Last year, on the longest day of the year, I climbed a mountain. Stone Mountain, to be exact. It wasn’t Everest, but it felt like it.
I thought about quitting half way up. I wanted to turn around and walk back down the mountain, content to have gone as far as I could, not caring that I didn’t finish. And then I heard Katherine call my name.
We finished the climb together.
In so many ways, climbing that mountain is the perfect metaphor for what it’s like to survive postpartum depression and anxiety. Any mental illness, really.
Every single day feels like climbing a mountain when you’re in the thick of anxiety or depression. Night comes and we collapse into bed, thankful to have made it to the top of the day and back down again, knowing that tomorrow the climb will happen again, only there’s hope that it will be easier and eventually we’ll reach the top and get to stay there.
I’m climbing again this year alongside Warrior moms–survivors and those currently struggling–their spouses, children, and those who love us.
We’re climbing to raise awareness of the fact that 1 in 7 mothers will be diagnosed with a mood or anxiety disorder. And that’s JUST the statistic on those who seek professional help from their doctors or other clinicians.
Postpartum Progress devotes its time and energy and resources to helping the moms who get help from their doctors AND the ones who don’t. This organization, one near and dear to my heart, needs our help.

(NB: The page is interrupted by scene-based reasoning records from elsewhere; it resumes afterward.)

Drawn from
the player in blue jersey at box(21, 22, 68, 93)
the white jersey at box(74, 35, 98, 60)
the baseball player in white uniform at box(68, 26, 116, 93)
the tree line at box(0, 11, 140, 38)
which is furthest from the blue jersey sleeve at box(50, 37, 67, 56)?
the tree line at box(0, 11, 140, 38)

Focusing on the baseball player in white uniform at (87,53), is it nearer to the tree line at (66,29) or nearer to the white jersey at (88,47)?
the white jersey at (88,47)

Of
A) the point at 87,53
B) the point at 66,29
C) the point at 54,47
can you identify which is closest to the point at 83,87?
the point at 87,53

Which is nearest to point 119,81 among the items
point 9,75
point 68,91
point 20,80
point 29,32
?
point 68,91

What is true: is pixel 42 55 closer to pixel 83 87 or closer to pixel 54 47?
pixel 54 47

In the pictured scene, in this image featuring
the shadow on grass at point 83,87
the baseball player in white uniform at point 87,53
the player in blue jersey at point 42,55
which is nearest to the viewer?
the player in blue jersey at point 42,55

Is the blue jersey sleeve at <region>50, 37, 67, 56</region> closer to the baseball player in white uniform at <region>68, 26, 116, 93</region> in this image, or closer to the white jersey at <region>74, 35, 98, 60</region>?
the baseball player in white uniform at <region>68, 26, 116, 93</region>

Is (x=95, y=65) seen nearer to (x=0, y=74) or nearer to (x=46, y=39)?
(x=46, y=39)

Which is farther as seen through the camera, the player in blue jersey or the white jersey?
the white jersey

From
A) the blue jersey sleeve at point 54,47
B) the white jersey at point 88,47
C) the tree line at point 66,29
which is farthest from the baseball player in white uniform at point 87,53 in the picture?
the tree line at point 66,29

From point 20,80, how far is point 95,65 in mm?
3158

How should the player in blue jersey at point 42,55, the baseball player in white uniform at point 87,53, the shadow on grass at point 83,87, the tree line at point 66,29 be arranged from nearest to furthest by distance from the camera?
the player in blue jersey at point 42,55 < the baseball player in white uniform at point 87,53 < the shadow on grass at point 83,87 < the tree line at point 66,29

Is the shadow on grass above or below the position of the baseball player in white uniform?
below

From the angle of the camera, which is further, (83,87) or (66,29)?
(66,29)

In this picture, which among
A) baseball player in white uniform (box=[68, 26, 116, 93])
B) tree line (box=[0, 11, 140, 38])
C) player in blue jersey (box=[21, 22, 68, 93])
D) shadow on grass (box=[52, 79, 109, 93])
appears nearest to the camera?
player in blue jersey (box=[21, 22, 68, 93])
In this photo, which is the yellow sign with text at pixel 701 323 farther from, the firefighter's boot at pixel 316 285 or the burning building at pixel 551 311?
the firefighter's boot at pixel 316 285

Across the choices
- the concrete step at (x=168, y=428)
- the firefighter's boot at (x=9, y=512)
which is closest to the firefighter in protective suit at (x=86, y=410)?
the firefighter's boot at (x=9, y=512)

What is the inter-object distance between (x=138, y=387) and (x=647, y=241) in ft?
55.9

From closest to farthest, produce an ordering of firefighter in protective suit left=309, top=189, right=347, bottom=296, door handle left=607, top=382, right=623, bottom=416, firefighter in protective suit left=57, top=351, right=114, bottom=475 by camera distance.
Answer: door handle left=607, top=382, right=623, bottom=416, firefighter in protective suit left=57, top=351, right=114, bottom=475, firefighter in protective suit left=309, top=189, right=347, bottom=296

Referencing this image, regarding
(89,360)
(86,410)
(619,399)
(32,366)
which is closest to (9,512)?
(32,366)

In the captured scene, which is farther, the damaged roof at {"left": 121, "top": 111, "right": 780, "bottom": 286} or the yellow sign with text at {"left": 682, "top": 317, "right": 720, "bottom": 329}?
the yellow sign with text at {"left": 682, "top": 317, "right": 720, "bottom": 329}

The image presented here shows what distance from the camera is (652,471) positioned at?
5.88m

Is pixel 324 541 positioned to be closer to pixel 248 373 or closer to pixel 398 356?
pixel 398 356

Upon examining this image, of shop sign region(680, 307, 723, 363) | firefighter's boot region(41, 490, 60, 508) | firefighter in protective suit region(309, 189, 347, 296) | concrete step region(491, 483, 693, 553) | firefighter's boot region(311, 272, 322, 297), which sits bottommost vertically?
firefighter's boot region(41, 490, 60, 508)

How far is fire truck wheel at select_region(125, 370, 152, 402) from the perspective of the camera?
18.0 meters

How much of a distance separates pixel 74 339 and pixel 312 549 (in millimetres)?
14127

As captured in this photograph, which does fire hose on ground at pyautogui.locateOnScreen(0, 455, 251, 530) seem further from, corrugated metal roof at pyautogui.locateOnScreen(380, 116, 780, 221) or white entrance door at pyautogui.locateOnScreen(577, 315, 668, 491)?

Too many women begin their lives as new moms, whether it’s their first baby or their fifteenth, and experience the crippling feels of depression and anxiety. I’m climbing for those moms.
I’m climbing for me.
I have a meager first goal of raising $100 by the end of today. I’m halfway there. Halfway up the mountain last year is where I wanted to turn back, but I know that I can’t do that. After today, I have a little over a month to raise $500 for our team, and I know I can do it. But just like overcoming depression and anxiety, I can’t do it alone.
Every penny counts. Skip a latte, save a mom.